EXTRAIT DU DOCUMENT:
▶
On fit plus en 1560. Les Guises réservaient les principaux « pour l’après-dînée, » comme le raconte Regnier de la Planche, afin de donner quelque passe-temps aux dames qu’ils voyaient s’ennuyer si longuement dans ce château-fort. La reine mère, ses. fils, les dames d’honneur, les courtisans se mettaient aux fenêtres, comme s’il eût été question de voir jouer quelque momerie. « Et leur étaient les patients montrés par le cardinal, avec des signes d’un homme grandement réjoui, pour d’autant plus animer le prince contre ses sujets[a]. »
[a] La Planche, Histoire de France sous François II, p. 214.
Plusieurs des condamnés firent preuve d’une mâle fermeté. Un gentilhomme nommé Villemongis, ayant trempé ses mains dans le sang de ses compagnons, les leva au ciel en s’écriant : « Seigneur, voici le sang de tes enfants injustement répandu ; tu en feras la vengeance. »
◀
Entrées de données enregistrées
▶
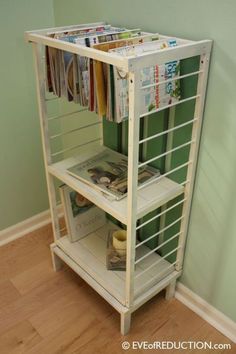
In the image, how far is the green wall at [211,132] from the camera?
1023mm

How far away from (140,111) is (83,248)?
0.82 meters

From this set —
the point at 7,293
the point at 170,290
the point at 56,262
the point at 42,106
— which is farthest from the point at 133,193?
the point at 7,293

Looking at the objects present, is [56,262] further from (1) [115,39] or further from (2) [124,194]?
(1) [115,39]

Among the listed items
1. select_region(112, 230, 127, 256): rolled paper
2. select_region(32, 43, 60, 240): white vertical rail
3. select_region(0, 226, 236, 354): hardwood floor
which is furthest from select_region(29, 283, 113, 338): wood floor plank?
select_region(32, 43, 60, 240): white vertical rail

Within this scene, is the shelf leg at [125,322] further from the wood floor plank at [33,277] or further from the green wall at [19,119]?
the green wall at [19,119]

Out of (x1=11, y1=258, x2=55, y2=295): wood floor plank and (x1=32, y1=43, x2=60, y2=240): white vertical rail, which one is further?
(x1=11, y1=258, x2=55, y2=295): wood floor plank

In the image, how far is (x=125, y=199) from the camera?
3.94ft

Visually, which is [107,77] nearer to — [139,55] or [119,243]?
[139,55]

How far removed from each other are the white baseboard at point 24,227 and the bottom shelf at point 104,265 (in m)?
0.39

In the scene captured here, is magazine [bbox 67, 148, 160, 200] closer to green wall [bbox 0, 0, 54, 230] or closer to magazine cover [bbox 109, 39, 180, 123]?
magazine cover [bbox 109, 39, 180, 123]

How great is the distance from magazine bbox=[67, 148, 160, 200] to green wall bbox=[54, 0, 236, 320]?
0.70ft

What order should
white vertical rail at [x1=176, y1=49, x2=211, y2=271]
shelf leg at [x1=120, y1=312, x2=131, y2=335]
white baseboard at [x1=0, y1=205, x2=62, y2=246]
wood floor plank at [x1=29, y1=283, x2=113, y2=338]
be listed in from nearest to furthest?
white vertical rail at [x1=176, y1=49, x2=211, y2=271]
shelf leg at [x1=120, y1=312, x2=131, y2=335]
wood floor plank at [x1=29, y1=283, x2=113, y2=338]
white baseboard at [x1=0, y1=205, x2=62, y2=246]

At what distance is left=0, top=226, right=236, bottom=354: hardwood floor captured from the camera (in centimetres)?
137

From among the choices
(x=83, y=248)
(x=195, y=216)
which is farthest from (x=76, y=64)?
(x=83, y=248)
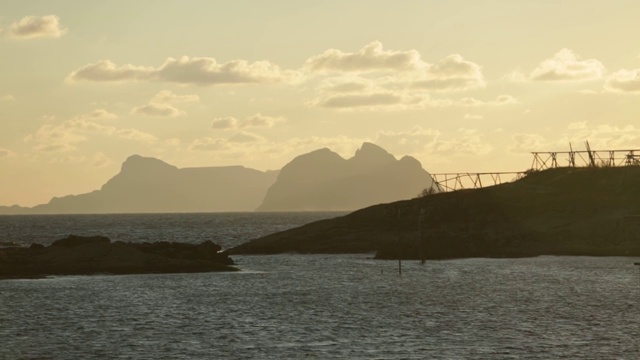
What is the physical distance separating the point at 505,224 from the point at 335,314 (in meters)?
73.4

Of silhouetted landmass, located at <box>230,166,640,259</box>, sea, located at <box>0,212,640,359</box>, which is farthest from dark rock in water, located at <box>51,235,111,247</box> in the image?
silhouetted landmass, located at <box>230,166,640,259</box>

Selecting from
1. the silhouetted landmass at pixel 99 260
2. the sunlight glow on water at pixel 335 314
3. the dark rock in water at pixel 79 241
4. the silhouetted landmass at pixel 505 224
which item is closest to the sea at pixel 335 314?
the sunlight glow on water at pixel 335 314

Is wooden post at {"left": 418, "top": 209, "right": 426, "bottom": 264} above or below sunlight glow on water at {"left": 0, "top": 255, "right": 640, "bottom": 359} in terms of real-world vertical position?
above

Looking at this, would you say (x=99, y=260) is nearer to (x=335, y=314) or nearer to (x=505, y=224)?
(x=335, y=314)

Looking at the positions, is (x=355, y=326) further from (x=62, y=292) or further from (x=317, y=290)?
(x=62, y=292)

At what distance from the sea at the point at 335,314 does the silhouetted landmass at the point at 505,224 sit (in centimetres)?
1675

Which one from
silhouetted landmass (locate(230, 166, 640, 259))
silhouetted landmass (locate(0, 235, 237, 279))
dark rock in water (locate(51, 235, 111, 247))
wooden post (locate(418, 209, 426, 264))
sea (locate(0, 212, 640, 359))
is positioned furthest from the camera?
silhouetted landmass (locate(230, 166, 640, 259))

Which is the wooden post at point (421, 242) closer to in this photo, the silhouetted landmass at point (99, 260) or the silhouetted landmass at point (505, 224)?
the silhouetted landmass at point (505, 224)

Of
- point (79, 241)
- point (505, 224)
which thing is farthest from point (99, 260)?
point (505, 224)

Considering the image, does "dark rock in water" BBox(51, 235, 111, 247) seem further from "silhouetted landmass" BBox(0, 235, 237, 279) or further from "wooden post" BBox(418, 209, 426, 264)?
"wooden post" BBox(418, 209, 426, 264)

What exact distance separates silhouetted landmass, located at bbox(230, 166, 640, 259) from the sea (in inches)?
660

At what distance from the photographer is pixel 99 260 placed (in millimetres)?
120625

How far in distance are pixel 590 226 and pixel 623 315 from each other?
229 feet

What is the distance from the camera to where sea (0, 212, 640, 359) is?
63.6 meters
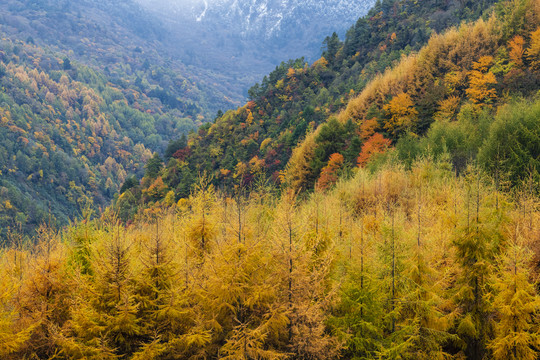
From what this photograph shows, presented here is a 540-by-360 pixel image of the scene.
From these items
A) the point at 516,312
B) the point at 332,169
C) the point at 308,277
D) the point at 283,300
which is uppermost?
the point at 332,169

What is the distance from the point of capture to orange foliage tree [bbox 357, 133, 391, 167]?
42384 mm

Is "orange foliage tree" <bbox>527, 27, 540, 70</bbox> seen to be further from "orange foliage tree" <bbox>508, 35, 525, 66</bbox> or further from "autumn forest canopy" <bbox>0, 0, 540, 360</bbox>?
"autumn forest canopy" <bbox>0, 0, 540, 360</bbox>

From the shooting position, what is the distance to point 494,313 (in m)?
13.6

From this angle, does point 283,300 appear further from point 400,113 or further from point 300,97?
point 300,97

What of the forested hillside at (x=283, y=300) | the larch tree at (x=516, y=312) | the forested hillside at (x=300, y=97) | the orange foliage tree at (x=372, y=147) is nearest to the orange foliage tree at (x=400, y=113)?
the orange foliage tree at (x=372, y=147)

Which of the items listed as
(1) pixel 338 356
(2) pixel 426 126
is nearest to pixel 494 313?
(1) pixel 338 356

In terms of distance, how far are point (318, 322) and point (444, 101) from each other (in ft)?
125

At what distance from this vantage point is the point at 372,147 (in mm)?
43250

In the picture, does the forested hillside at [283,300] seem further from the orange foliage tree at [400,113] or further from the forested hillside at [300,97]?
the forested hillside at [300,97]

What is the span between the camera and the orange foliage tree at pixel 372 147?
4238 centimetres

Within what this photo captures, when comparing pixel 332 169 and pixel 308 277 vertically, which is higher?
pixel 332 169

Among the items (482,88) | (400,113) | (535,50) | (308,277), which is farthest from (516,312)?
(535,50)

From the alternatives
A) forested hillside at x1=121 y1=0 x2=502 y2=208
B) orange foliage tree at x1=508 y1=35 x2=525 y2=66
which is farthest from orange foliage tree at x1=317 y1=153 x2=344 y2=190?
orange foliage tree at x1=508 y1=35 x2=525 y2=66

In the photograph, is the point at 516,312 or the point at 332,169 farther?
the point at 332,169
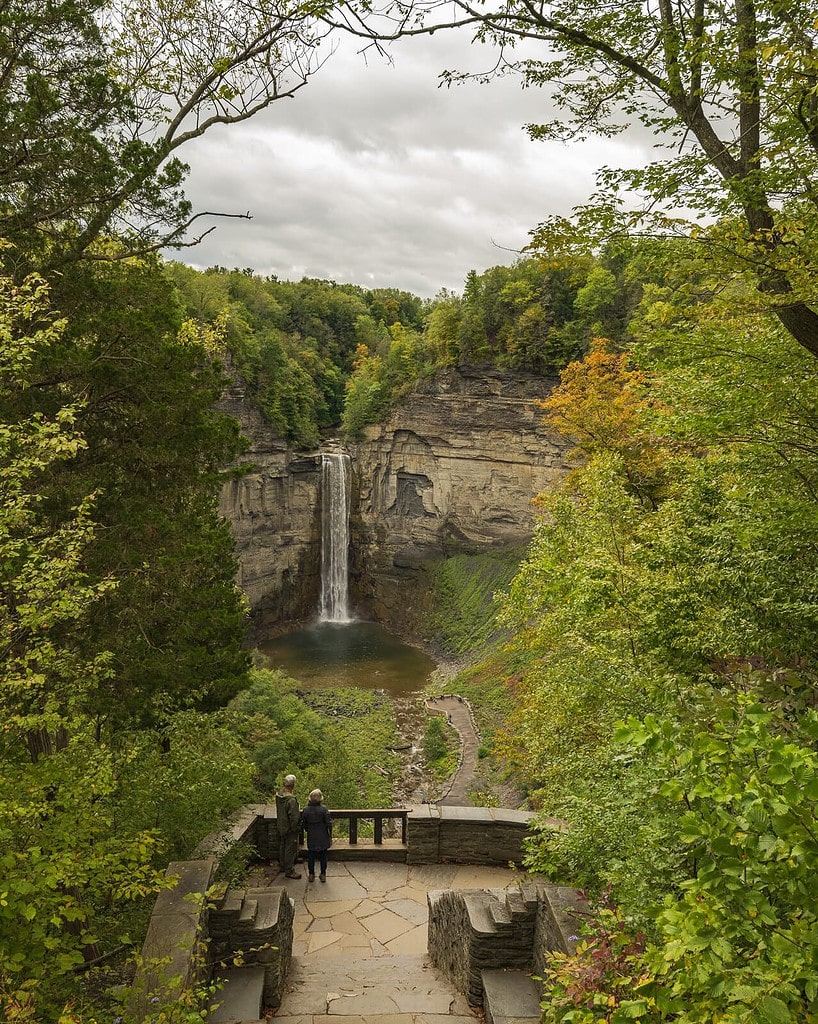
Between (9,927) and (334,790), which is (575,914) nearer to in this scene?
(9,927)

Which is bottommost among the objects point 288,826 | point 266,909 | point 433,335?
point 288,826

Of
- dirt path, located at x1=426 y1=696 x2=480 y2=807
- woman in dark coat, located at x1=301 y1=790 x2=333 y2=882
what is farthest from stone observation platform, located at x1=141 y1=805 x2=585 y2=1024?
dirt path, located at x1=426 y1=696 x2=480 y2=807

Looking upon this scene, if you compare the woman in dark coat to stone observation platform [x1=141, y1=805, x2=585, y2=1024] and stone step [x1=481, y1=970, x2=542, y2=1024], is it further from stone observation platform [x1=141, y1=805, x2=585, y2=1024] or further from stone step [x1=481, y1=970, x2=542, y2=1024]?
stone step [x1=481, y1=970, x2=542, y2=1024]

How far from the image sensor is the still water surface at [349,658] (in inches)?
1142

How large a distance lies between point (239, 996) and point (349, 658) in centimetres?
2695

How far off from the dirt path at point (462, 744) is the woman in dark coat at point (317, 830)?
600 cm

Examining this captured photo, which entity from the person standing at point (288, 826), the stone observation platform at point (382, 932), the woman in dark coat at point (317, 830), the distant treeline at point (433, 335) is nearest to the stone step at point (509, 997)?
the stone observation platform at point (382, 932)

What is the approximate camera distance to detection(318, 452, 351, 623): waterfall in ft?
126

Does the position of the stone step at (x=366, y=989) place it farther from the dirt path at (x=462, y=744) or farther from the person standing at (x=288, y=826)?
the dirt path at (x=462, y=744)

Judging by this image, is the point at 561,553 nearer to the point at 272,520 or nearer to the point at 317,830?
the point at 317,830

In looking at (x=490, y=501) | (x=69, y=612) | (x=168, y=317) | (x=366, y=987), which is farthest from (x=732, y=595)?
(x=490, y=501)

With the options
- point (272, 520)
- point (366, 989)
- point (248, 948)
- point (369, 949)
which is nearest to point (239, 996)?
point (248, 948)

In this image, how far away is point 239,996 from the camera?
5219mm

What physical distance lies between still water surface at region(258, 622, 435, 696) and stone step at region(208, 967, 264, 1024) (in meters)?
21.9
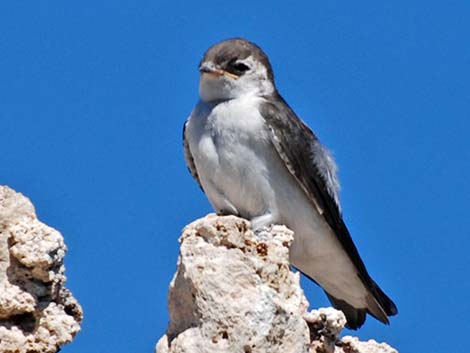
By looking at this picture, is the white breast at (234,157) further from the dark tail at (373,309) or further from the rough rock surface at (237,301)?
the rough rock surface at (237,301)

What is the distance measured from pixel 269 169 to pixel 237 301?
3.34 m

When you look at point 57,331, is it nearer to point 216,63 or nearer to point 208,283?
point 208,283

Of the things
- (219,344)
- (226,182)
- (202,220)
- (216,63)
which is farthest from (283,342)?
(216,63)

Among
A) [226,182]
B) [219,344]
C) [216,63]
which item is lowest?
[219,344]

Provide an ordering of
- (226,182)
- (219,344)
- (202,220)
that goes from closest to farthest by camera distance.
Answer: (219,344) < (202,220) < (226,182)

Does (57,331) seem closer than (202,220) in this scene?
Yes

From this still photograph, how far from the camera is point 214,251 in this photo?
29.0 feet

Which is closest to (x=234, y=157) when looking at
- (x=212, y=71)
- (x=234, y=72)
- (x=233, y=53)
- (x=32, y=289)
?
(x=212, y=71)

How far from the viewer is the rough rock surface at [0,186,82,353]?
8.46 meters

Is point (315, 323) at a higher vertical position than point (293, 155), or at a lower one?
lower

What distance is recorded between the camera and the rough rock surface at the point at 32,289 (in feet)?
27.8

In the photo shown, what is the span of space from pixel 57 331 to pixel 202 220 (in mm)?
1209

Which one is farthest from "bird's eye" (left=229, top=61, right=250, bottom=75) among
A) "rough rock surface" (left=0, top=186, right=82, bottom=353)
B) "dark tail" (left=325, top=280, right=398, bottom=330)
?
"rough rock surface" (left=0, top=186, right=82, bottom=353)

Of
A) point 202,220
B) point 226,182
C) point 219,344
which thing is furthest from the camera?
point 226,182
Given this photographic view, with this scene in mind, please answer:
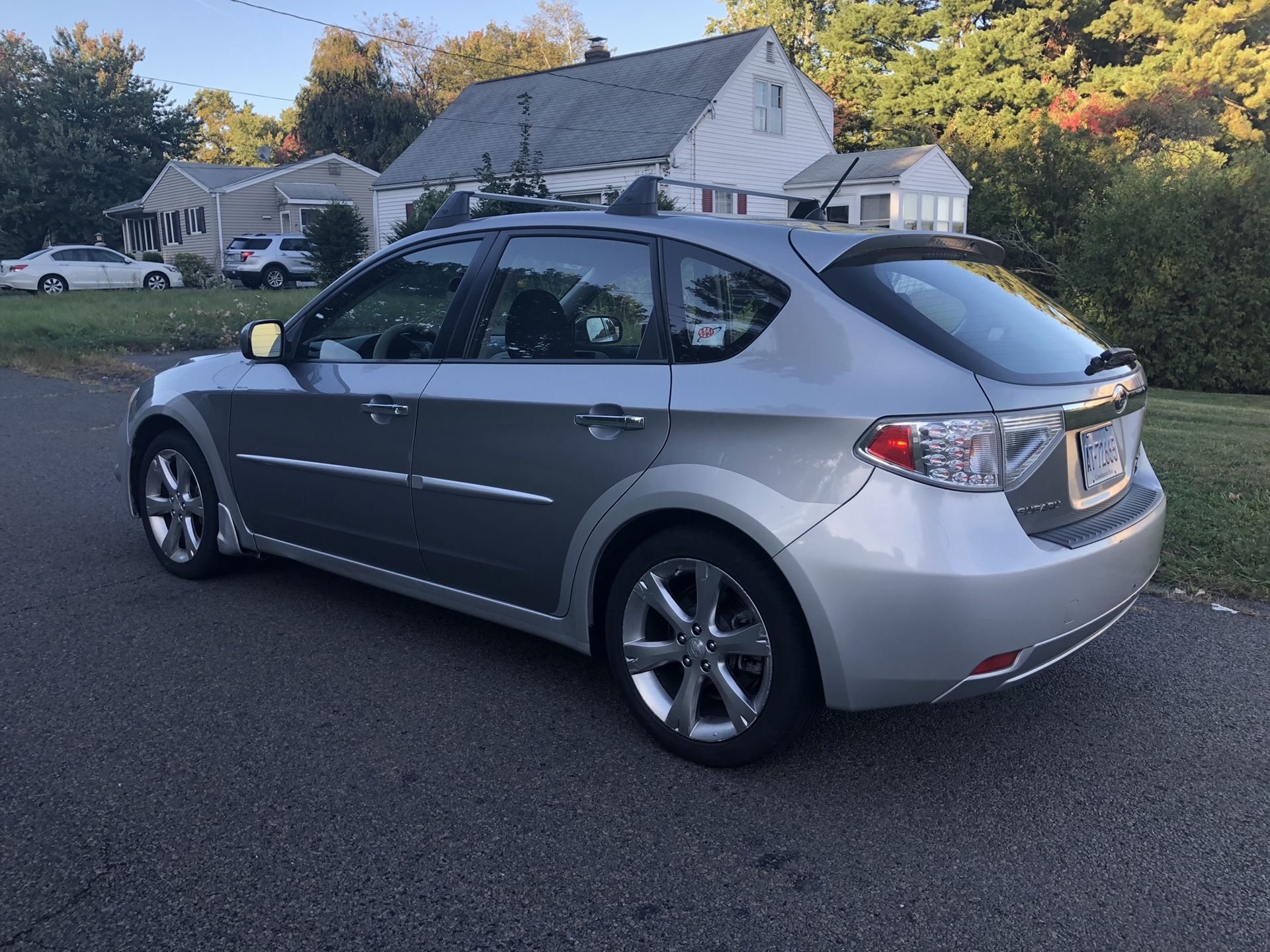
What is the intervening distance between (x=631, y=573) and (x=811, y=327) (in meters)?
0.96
◀
CONSIGNE: Extrayez tel quel le passage du texte sur les exécutions de 1560 qui va de « On fit plus » jusqu'à « II, p. 214. » inclus.

RÉPONSE ATTENDUE:
On fit plus en 1560. Les Guises réservaient les principaux « pour l’après-dînée, » comme le raconte Regnier de la Planche, afin de donner quelque passe-temps aux dames qu’ils voyaient s’ennuyer si longuement dans ce château-fort. La reine mère, ses. fils, les dames d’honneur, les courtisans se mettaient aux fenêtres, comme s’il eût été question de voir jouer quelque momerie. « Et leur étaient les patients montrés par le cardinal, avec des signes d’un homme grandement réjoui, pour d’autant plus animer le prince contre ses sujets[a]. »
[a] La Planche, Histoire de France sous François II, p. 214.